* [Task set]:
[A] In the text below about maximum likelihood and MCMC sampling, what value does θ₀ take at the maximum likelihood point in the illustrative example?
[B] Reproduce the section of the MCMC text below that begins with the words containing "This is an illustrative" and ends with "invalidate my results?".

* [Quoted passage]:
+++

I have a likelihood function $\mathcal{L}(d | \theta)$ for the probability of my data $d$ given some model parameters $\theta \in \mathbf{R}^N$, which I would like to estimate. Assuming flat priors on the parameters, the likelihood is proportional to the posterior probability. I use an MCMC method to sample this probability.
Looking at the resulting converged chain, I find that the maximum likelihood parameters are not consistent with the posterior distributions. For example, the marginalized posterior probability distribution for one of the parameters might be $\theta_0 \sim N(\mu=0, \sigma^2=1)$, while the value of $\theta_0$ at the maximum likelihood point is $\theta_0^{ML} \approx 4$, essentially being almost the maximum value of $\theta_0$ traversed by the MCMC sampler.
This is an illustrative example, not my actual results. The real distributions are far more complicated, but some of the ML parameters have similarly unlikely p-values in their respective posterior distributions. Note that some of my parameters are bounded (e.g. $0 \leq \theta_1 \leq 1$); within the bounds, the priors are always uniform.
My questions are:
Is such a deviation a problem per se? Obviously I do not expect the ML parameters to exactly coincide which the maxima of each of their marginalized posterior distributions, but intuitively it feels like they should also not be found deep in the tails. Does this deviation automatically invalidate my results?
Whether this is necessarily problematic or not, could it be symptomatic of specific pathologies at some stage of the data analysis? For example, is it possible to make any general statement about whether such a deviation could be induced by an improperly converged chain, an incorrect model, or excessively tight bounds on the parameters?

+++

* [Records supplied]:
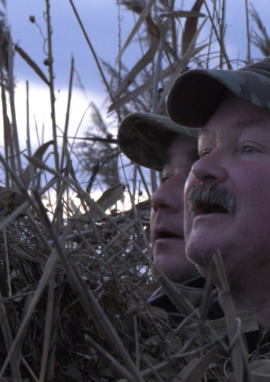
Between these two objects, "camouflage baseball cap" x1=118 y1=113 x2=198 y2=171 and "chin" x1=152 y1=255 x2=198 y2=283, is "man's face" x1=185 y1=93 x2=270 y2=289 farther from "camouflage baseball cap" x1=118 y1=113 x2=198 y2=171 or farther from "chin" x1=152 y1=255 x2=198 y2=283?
"camouflage baseball cap" x1=118 y1=113 x2=198 y2=171

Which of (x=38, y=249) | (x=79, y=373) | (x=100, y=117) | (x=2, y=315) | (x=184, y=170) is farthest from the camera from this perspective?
(x=100, y=117)

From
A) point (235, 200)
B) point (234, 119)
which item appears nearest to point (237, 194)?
point (235, 200)

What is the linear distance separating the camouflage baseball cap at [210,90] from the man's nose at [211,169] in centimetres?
12

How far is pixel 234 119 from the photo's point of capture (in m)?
1.44

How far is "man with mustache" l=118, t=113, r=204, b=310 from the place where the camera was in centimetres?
176

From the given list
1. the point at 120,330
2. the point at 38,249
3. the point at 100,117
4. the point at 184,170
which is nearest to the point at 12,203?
the point at 38,249

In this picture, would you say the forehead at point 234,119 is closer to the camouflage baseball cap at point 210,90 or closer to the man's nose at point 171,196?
the camouflage baseball cap at point 210,90

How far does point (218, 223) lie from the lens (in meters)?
1.35

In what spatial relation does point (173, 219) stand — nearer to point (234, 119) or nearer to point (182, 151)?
point (182, 151)

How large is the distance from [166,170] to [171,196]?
0.11 metres

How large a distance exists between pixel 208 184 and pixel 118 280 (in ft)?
1.08

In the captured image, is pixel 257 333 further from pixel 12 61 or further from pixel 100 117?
pixel 100 117

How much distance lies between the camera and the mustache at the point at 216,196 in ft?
4.43

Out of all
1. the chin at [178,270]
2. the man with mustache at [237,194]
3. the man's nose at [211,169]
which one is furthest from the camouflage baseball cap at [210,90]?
the chin at [178,270]
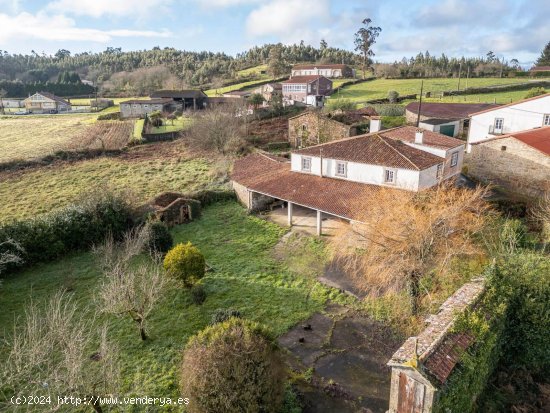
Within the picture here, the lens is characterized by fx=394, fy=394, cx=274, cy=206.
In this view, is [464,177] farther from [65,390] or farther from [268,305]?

+++

* [List of answers]:
[A] Approximately 4.

[B]
This is an illustrative example, not my actual results. The real distributions are far more complicated, but some of the ML parameters have similarly unlikely p-values in their respective posterior distributions. Note that some of my parameters are bounded (e.g. $0 \leq \theta_1 \leq 1$); within the bounds, the priors are always uniform.
My questions are:
Is such a deviation a problem per se? Obviously I do not expect the ML parameters to exactly coincide which the maxima of each of their marginalized posterior distributions, but intuitively it feels like they should also not be found deep in the tails. Does this deviation automatically invalidate my results?